Heat therapy is a form of pain relief that has become increasingly popular amongst Pain Doctors. This is a direct result of the effectiveness that the treatment provides, coupled with the relative ease of application and possible cost benefits. While it can be used for a number of different injuries in the medical world, it has become well known for its effectiveness in dealing with back pain. For those that are living lives with pain in both their upper and lower back, heat therapy can work wonders in helping patients deal with the pain.
Thermotherapy can be applied in numerous ways, however perhaps the most popular is in the form of a heating pad or hot cloth. When the pad is applied to the back, the rehabilitation process begins. As the areas are heated, joints will become less stiff, and the collagen tissues will be able to extend more regularly. As a result, muscle spasms are reduced to a minimum, and ultimately the pain that the patient feels will be reduced. As the body feels the heat, blood will naturally flow at an increased rate to the area. This increased blood flow will lead to additional nutrients flowing into the affected area, as well as an increase in oxygen in the blood. Together, this result in a decrease in pain in the affected part of the back as the patient recovers from their injury.
Apart from direct application on the back, infrared radiation can also be used. The main advantage of radiation over direct contact is that the radiation can stimulate the areas where the capillaries and neuron terminals exist in the body. The radiation can penetrate the skin and apply heat throughout the inside of the body, whereas direct contact will in fact only heat up the skin cells on the back of the patient.
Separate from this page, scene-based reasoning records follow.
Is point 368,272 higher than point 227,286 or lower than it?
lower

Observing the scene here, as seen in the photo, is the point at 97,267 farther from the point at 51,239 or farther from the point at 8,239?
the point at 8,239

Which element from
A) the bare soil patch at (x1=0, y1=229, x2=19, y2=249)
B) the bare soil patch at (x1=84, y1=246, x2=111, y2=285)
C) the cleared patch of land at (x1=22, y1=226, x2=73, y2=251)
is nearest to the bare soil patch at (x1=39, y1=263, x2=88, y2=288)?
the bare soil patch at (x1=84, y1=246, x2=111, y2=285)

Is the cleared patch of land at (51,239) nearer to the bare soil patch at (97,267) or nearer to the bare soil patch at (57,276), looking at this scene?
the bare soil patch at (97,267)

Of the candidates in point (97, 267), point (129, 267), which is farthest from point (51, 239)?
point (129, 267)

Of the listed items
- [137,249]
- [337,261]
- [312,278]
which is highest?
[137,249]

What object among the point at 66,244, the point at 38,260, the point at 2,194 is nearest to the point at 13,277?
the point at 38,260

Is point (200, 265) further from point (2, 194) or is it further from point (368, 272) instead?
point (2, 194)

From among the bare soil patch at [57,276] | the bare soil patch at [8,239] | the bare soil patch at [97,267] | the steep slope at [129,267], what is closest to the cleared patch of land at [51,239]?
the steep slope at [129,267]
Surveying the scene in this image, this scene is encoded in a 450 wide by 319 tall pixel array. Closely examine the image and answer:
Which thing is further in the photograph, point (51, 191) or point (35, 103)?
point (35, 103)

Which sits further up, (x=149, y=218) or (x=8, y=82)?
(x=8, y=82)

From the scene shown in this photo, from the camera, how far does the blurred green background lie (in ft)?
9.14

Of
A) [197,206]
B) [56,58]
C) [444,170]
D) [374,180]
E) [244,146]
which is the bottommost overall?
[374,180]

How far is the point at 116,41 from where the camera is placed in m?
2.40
Back Pain is one of the most common issues in the United States. As a result, numerous studies have been conducted to try and determine the best ways to reduce the pain that is experienced by patients.
The Cochrane Collaboration has run tests that have proven that heat therapy can lessen the pain and the symptoms that patients have had in their lower back (http://journals.lww.com/spinejournal/pages/articleviewer.aspx?year=2006&issue=04200&article=00008&type=abstract).The collaboration also found that the combination of heat and moisture is especially effective in this area. This means that applying a hot, wet cloth to the body can be better than simply a heat pad.
Further recommendations include making use of a hot tub or warm bath to relax the muscles and increase the blood flow to the areas in which the patient is experiencing the pain. However, the traditional use of heat pads is sometimes believed to the most effective, as the wrap will stay warm for up to six hours. It is not recommended to stay in a hot tub for this long.
If you are experiencing pain in your lower or upper back, it is always best to talk with qualified pain doctors before beginning any form of treatment.